“Good Debt” vs. “Bad Debt” – What’s the Difference?

January 31, 2024
Some forms of debt can help improve your financial situation in the long run, while others may not be the best investment.

“Debt” is a scary word for many of us. If you are “in debt,” it means you owe something (typically money) to someone else, and that’s usually not a great feeling.

Did you know that some debt is considered “good debt,” though? Not all debt is bad – especially not debt that helps you build wealth in the long run.


What is Good Debt?

Good debt is any form of debt that helps you build your net worth.

To clarify, these types of debts are only good if they fit within your means. Always aim to keep your debt-to-income ratio around 40% or lower. 

Home Loans

A mortgage loan is one of the largest (if not the largest) loans you’ll ever take out in your lifetime, but it’s also one of the most common forms of debt as most individuals can’t afford to buy a home in cash on the spot.

Despite the sizable loan amount, homeownership is one of the best financial investments you can make.

With every mortgage payment you make, you’re building equity in your home. Equity is the amount of your home’s value you own free and clear. For example, if your home has a value of $300,000 and you have $120,000 left to pay back on your mortgage loan, your equity is $180,000.

If you sell your house, your equity becomes your profit. You can use this as a sizable down payment on your next home. Or, you could do a cash-out refinance and tap into your equity to take out cash for home upgrades, tuition costs, or other large purchases.

While having a mortgage technically means you have debt, the financial benefits of owning a home typically outweigh any negatives.

Student Loans

Student loans are often seen as good debt because they are an investment in your future. Generally speaking, a higher education level provides greater earning potential down the road.

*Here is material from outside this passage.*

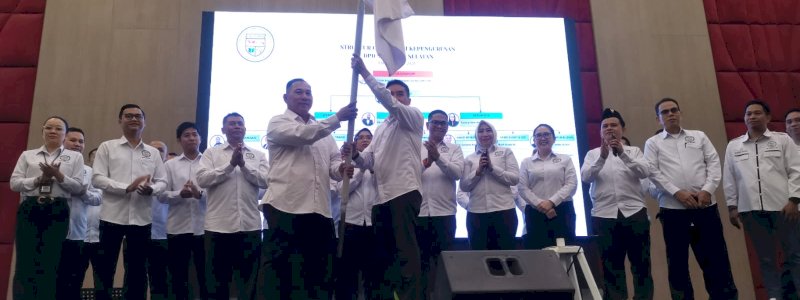 Makassar Jadi Pusat Penguatan Industri Hotel, Zulkifli Nur Resmi Pimpin IHGMA Sulsel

More than half of all college students take out student loans to fund their education. If you’re in this position, just keep your potential career field in mind and use that to gauge your student loan budget. Also, try to take out the smallest loan amount possible that still funds all your expenses such as tuition, housing, and books.

And don’t forget – you can still buy a house and get a mortgage if you have student loan debt.

Small-Business Loans

If you are trying to start or grow your small business, a small-business loan could be a great long-term investment.

Small-business loans are often backed by the Small Business Administration (SBA) and can help cover costs such as:

  • Inventory
  • Office space
  • Machinery or equipment
  • Furniture
  • Building renovations
  • Working capital

Because small-business loans can produce future income to offset the borrowed cost, they are often regarded as “good debt.”

What is Bad Debt?

“Bad debt” is considered “bad” because it doesn’t offer the same benefits or potential to increase your net worth as “good debt” does.

Credit Card Debt

Credit cards, especially those with high interest rates, are an example of bad debt.

Credit card minimum payments are often much lower than the credit limit, which makes it pretty easy to get trapped in a vicious cycle. Let’s say you have a credit card balance of $2,000. The minimum payment is only $50, and it has an interest rate of 16%.

If you just paid the minimum every month, it would take you upwards of 5 years to pay off, and you’d be paying nearly $1,000 in interest. That’s not including any additional purchases you make with the credit card, adding to the balance.

Plus, credit cards are not typically used to purchase appreciating assets. In fact, they are usually used to purchase depreciating assets (clothes, electronics) or consumables (food, groceries). These are not necessarily bad purchases, but they are not worth the double-digit interest rates credit card companies often charge if you don’t pay your statement in full.

On the other hand, there are many ways you can use credit cards to your advantage by building your credit score or earning cash back. It’s all about striking a balance.

To use your credit cards wisely, keep these tips in mind:

  • Never charge more than you can pay back at the end of your billing cycle
  • Always pay your bills in full and on time
  • Keep credit usage at or below 30% of your credit limit
  • Use different cards for different purchases depending on their points systems (For instance, if you have a credit card that gives you extra cash back for dining and travel, always use that card for those expenses. If you have another credit card that gives you extra points on grocery purchases, always try to use that card for those expenses)
  • Don’t open too many credit cards at once

If you struggle with accruing credit card debt, it may be wise to use a debit card or pay in cash instead.

Payday Loans

Payday loans are small loans (a few hundred dollars) that are meant to be paid off with an individual’s next paycheck – hence the name.

Although this may sound harmless, payday loans typically come with an insanely high interest rate (usually around 400%). Each state has different regulations, but on average you can expect to pay a fee of $10-$30 for every $100 borrowed.

If you can’t afford to pay the loan off right away, you could very quickly be paying more in interest than the original loan amount.  

Personal Loans for Non-Essentials

Taking out a personal loan isn’t always a bad thing – but avoid doing this for non-essential purchases, like expensive electronics or vacations.

If you want to take a trip somewhere or make another type of large purchase but can’t afford it with the money you currently on-hand, consider waiting until you have enough saved up.

While these purchases may bring you joy in the moment, you’ll end up paying a lot more for them in interest – which is just not worth it.